Jaruzelski jak chuligan

2007-11-12 0:23

Najpierw zdemolowali pociąg. Potem zaczęli obrzucać policjantów kamieniami. W Zielonce pod Warszawą doszło do prawdziwej bitwy pseudokibiców z policją. Jednym z zatrzymanych jest białostocki radny LiD - Krzysztof Bil-Jaruzelski!

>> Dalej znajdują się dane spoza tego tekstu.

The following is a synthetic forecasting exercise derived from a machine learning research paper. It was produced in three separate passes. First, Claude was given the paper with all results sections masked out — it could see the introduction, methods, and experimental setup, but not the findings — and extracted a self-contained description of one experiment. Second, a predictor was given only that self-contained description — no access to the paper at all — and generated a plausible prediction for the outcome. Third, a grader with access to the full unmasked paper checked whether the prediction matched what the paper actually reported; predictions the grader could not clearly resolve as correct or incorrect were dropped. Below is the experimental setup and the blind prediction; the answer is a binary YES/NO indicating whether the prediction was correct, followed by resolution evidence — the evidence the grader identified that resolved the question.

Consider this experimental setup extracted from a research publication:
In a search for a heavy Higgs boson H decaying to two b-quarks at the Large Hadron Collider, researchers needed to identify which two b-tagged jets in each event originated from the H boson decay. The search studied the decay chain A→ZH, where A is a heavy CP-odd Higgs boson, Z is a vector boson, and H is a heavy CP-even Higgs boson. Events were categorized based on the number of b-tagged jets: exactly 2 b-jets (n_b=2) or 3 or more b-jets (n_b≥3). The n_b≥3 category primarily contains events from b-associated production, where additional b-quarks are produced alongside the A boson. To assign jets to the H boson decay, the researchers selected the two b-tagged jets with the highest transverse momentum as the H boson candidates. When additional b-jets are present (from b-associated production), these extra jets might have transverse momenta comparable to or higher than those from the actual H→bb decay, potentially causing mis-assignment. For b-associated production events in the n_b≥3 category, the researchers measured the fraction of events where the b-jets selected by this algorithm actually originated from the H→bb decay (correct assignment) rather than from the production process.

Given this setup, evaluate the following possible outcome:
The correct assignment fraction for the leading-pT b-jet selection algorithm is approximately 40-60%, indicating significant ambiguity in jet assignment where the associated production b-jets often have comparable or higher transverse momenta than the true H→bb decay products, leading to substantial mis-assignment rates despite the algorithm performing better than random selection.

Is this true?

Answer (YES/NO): NO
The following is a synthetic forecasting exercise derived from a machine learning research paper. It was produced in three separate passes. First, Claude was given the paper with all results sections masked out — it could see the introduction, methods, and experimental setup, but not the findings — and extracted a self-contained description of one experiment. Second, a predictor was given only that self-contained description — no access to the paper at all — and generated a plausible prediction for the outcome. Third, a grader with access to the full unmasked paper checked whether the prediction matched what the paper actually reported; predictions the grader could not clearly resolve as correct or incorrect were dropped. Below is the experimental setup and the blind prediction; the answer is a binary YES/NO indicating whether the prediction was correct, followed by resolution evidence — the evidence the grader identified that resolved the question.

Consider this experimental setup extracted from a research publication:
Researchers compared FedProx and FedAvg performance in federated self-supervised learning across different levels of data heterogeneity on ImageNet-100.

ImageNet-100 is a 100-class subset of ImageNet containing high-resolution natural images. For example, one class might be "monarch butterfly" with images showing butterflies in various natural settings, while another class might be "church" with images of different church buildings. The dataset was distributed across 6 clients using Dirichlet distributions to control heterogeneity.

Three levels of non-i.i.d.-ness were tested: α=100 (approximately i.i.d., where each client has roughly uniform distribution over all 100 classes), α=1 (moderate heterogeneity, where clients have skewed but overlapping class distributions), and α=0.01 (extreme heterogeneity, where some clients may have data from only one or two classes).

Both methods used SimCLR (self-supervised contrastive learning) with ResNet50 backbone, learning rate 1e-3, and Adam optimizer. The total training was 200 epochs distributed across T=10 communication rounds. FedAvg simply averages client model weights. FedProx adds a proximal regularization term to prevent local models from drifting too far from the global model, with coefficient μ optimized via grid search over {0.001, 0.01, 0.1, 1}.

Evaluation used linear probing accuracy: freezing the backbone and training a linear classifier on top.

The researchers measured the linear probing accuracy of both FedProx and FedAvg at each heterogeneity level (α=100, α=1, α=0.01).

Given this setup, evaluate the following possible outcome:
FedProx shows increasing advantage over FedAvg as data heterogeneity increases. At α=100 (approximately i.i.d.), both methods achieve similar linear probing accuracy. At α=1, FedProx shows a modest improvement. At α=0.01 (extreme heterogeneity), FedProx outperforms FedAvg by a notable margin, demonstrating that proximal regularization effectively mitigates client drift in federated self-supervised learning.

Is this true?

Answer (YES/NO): NO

Noc z piątku na sobotę. Po zakończonym remisem meczu z Legią 1200 kibiców Jagiellonii Białystok pakuje się do dziewięciu wagonów specjalnego pociągu. W okolicy Zielonki rozjuszeni chuligani zatrzymują pociąg. Kibole wybiegają z wagonów. Najpierw obrzucają funkcjonariuszy obelgami, potem w ruch idą butelki i kamienie z nasypu. Jeden z mundurowych wyjmuje broń, strzela kilka razy w powietrze i wzywa posiłki. W tej samej chwili dostaje kamieniem w głowę. Traci przytomność i pada na ziemię, oddając jeszcze niekontrolowany strzał. Kula trafia jednego z kibiców w nogę.

Po chwili na miejscu zjawiają się uzbrojone w tarcze i pałki oddziały prewencji.

Na peronie jest coraz więcej uzbrojonych w drewniane sztachety kibiców. Wyrywają z ziemi brukowe kostki i rzucają w policję. Niszczą kilka radiowozów i demolują pociąg, którym przyjechali.

Sytuacja zostaje opanowana dopiero po kilkudziesięciu minutach.

Ranny w głowę policjant trafia do szpitala. Podobnie jak postrzelony przez niego chuligan. Obu nic poważnego się nie stało.

Jak się później okazało, wśród zatrzymanych pseudokibiców jest... radny, kandydat na posła Lewicy i Demokratów. W czasie bójki wyrwał jednemu z policjantów pałkę. Krzysztof Bil-Jaruzelski przekonywał jednak wczoraj, że nie zrobił nic złego.

- Wypiłem 2-3 piwa. To był prywatny wyjazd, więc miałem do tego prawo - tłumaczy nam Krzysztof Bil-Jaruzelski. - Nie byłem pijany i mogłem normalnie ocenić sytuację. Kiedy zobaczyłem, że zanosi się na zwyczajną pacyfikację, chwyciłem za pałkę biegnącego policjanta i zabrałem ją, ale nie uderzyłem nikogo. Zrobiłem to, bo policjanci bili na oślep, gdzie i w kogo popadnie. Nie było również potrzeby, aby używać broni.

Zatrzymanemu radnemu policja nie postawiła żadnych zarzutów i wypuściła do domu.